Pelo tempo 'fora' das ruas, muitos pensaram que Mané tinha morrido. Recuperado, Mané continua frequentador assíduo de vários bares da cidade como o 'Bar do Rocha', mas só para manter o papo em dia com os amigos pois largou a 'pinga' e agora só toma Turbaína e leite.

O legado de Mané Borges

Detentor de um impressionante carisma, o personagem das ruas afirmou também que é sobrinho do lendário homem do poço. Piadista, sobre sua fama contou: “Uma vez eu estava em Ribeirão Preto sem carta, achei que ia ter o carro apreendido mas o policial que me viu me conhecia. Ele me parou e falou: 'Mané, você está sem carteira, né!?', eu admiti que sim e ele concluiu: 'Vai, pode seguir sossegado'.

Hoje, aos 61 anos, é praticante de bocha (afirmou que é campeão), sinuca, dominó e jogos de baralho como 'bisca'. Até pouco tempo atrás catava latinha mas atualmente atua mais como 'músico' às sexta-feiras no 'Bar do Becker', onde se apresenta com vários amigos entre eles João Cigano. Sobre seu gosto musical comentou: “Gosto de Nélson Gonçalves, Raul Seixas e Elvis Presley, mas meu gênero favorito é música caipira”.

Trechos dos dados:
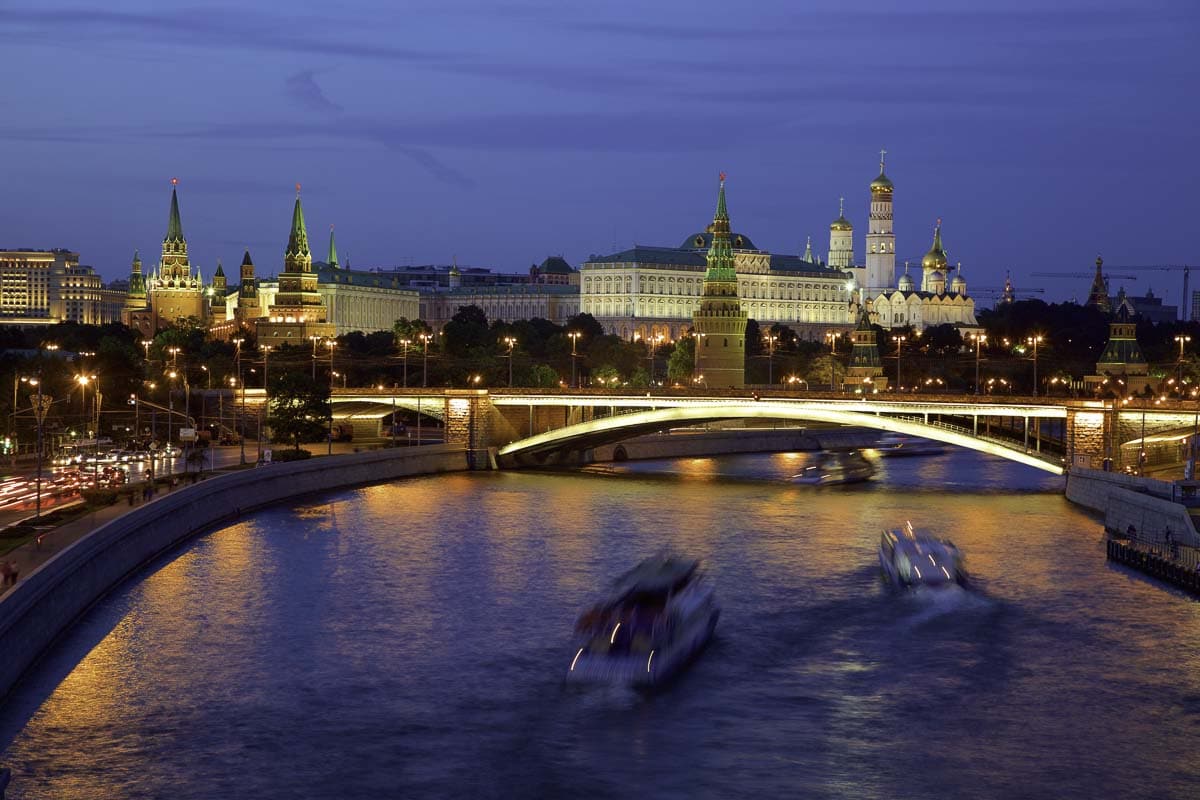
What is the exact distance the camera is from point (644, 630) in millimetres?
29562

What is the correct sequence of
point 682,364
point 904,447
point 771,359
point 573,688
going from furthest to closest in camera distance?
point 682,364 → point 771,359 → point 904,447 → point 573,688

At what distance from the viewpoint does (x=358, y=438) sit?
79688mm

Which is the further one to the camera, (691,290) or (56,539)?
(691,290)

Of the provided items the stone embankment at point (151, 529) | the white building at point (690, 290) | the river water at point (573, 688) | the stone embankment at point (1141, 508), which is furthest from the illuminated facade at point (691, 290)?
the river water at point (573, 688)

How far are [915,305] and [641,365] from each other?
7561 centimetres

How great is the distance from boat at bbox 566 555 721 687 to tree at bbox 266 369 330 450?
39928mm

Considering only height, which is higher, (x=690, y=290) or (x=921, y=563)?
(x=690, y=290)

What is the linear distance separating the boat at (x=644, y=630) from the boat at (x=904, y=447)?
55370mm

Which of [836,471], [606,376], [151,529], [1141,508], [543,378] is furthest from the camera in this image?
[606,376]

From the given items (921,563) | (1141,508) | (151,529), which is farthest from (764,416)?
(151,529)

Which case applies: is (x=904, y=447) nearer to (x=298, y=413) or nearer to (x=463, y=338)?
(x=298, y=413)

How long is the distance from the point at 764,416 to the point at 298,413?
66.6 ft

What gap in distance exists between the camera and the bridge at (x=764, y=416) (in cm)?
5828

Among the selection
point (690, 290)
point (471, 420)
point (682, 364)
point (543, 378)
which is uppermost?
point (690, 290)
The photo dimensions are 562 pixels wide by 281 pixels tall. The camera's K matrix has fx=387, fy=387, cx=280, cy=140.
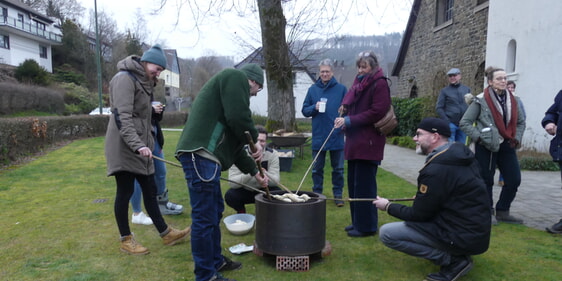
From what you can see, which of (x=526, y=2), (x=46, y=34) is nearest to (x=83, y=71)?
(x=46, y=34)

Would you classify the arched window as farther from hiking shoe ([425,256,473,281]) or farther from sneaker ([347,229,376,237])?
hiking shoe ([425,256,473,281])

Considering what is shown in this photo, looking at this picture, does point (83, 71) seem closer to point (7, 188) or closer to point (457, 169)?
point (7, 188)

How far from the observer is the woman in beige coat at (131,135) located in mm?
3172

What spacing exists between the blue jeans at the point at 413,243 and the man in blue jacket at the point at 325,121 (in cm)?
212

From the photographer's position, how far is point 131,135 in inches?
123

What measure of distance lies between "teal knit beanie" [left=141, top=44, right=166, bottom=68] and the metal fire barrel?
4.89ft

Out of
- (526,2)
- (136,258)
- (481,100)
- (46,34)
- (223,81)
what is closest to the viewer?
(223,81)

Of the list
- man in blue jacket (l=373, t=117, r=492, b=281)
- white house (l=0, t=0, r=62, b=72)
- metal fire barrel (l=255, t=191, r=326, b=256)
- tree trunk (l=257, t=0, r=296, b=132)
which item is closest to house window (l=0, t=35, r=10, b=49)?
white house (l=0, t=0, r=62, b=72)

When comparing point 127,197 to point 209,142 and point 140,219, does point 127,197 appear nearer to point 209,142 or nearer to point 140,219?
point 140,219

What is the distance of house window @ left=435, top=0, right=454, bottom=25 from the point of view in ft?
51.3

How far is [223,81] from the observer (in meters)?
2.67

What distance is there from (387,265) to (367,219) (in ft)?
2.29

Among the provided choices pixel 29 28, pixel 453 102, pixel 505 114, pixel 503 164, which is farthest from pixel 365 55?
pixel 29 28

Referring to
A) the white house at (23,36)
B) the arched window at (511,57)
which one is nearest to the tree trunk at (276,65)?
the arched window at (511,57)
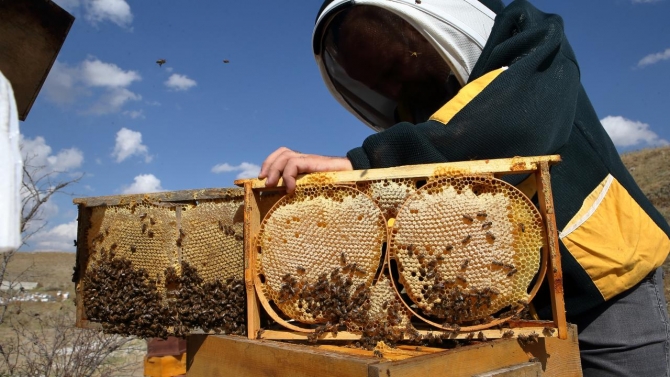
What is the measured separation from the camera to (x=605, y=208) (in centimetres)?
220

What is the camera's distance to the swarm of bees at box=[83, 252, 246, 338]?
2.36m

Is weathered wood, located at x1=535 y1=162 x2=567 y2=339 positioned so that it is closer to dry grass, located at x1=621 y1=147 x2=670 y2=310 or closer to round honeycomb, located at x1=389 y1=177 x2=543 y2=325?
round honeycomb, located at x1=389 y1=177 x2=543 y2=325

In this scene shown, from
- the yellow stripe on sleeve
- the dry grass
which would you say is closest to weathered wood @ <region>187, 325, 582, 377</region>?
the yellow stripe on sleeve

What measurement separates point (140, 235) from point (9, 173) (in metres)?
1.77

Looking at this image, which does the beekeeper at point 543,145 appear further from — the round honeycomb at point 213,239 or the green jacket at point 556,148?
the round honeycomb at point 213,239

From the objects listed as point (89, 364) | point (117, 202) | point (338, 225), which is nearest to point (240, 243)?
point (338, 225)

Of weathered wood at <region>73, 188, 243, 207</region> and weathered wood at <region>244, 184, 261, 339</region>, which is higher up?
weathered wood at <region>73, 188, 243, 207</region>

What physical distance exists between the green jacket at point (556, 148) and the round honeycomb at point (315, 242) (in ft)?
0.70

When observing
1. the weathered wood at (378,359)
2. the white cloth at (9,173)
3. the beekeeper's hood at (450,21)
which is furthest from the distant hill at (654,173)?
the white cloth at (9,173)

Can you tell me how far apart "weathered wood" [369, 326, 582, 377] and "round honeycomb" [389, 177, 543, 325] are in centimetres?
17

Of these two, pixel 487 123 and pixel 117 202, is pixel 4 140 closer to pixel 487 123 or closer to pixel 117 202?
pixel 487 123

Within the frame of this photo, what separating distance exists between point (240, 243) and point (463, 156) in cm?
117

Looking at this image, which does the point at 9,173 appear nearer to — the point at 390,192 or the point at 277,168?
the point at 277,168

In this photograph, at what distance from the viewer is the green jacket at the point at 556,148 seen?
202 cm
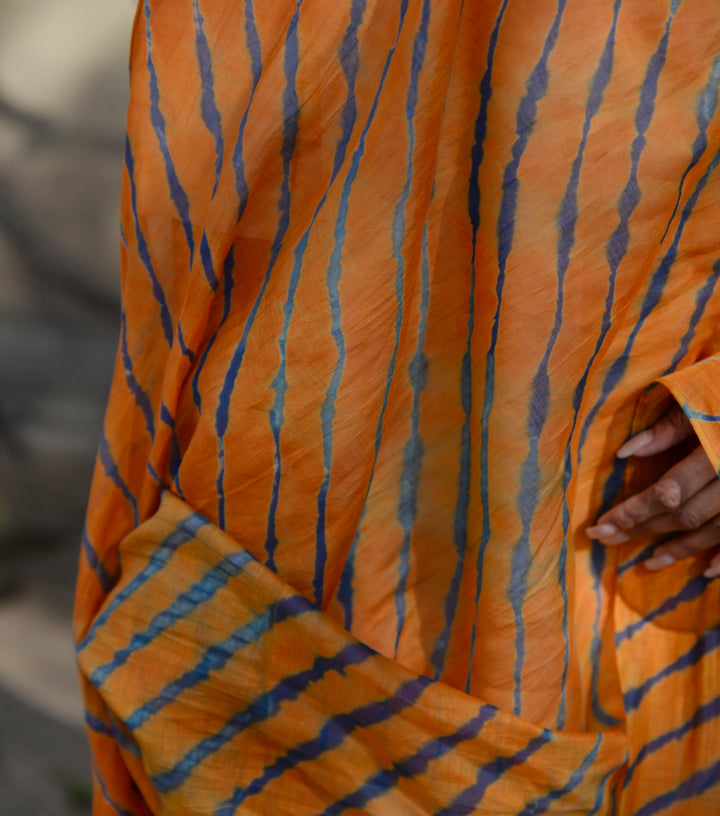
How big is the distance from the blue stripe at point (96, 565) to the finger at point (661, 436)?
41cm

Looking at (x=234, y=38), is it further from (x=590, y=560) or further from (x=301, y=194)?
(x=590, y=560)

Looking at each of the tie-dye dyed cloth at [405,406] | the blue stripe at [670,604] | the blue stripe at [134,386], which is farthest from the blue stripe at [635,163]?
the blue stripe at [134,386]

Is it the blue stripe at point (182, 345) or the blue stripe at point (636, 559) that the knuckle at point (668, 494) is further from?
the blue stripe at point (182, 345)

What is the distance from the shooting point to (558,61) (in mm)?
463

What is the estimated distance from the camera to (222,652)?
22.8 inches

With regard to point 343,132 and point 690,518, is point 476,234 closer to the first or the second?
point 343,132

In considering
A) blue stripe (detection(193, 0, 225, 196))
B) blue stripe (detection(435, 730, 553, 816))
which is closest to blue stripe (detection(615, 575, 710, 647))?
blue stripe (detection(435, 730, 553, 816))

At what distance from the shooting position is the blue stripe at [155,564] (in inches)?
22.3

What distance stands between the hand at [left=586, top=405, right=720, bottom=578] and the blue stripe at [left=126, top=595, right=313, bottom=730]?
0.75 feet

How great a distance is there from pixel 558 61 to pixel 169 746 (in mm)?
523

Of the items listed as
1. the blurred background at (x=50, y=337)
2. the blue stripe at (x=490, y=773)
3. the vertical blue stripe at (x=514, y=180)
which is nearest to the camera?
the vertical blue stripe at (x=514, y=180)

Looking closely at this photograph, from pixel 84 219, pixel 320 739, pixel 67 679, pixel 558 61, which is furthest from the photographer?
pixel 67 679

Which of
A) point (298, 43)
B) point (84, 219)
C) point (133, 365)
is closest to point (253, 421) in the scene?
point (133, 365)

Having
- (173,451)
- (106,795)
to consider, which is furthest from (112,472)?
(106,795)
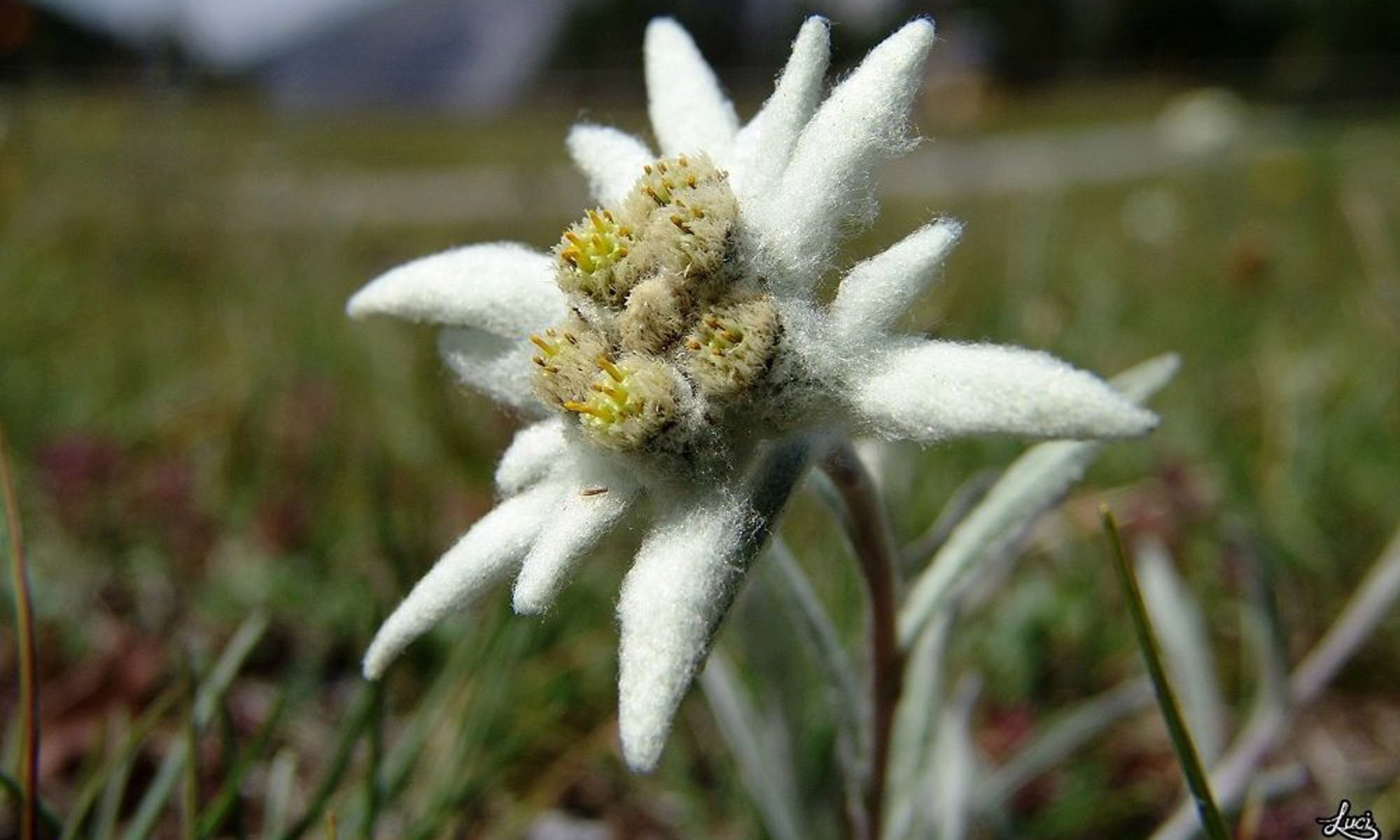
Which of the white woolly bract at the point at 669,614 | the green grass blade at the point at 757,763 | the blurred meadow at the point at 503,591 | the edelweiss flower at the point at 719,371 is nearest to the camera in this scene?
the white woolly bract at the point at 669,614

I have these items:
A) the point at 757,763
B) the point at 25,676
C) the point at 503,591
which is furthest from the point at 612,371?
the point at 25,676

Lista de exercícios:
**1.** Segundo o texto sobre Mané Borges, em que bar ele se apresenta como músico às sextas-feiras?
**2.** Dê continuidade ao texto sobre Mané Borges a partir da última frase apresentada.

Gabarito:
**1.** No Bar do Becker.

**2.**
Mané Borges está presente até no site de relacionamentos orkut, onde a ele é dedicada uma comunidade que integra 370 membros. A 'lenda' vinhedense finalizou proferindo: “Já fui atropelado várias vezes, assaltado e até me botaram fogo (ele passou quatro dias internado. Contribuo com as pessoas doando sangue, sou O positivo – doador universal. Como no La Budega porque me fazem um preço legal. Ressalto muito a amizade pois quem tem amigo, tem tudo. Sou muito feliz assim”.

Sociedade exclui e ignora


“Ligeira”, “trecheiro”, mendigo, indigente, pedinte, miserável, sem teto ou simplesmente morador de rua. Não importa a denominação, mas sim a condição de vida que possui um contingente incalculável de pessoas alijadas, marginalizadas, excluídas do convívio normal, e na grande maioria discriminadas, desprezadas e rejeitadas pela sociedade.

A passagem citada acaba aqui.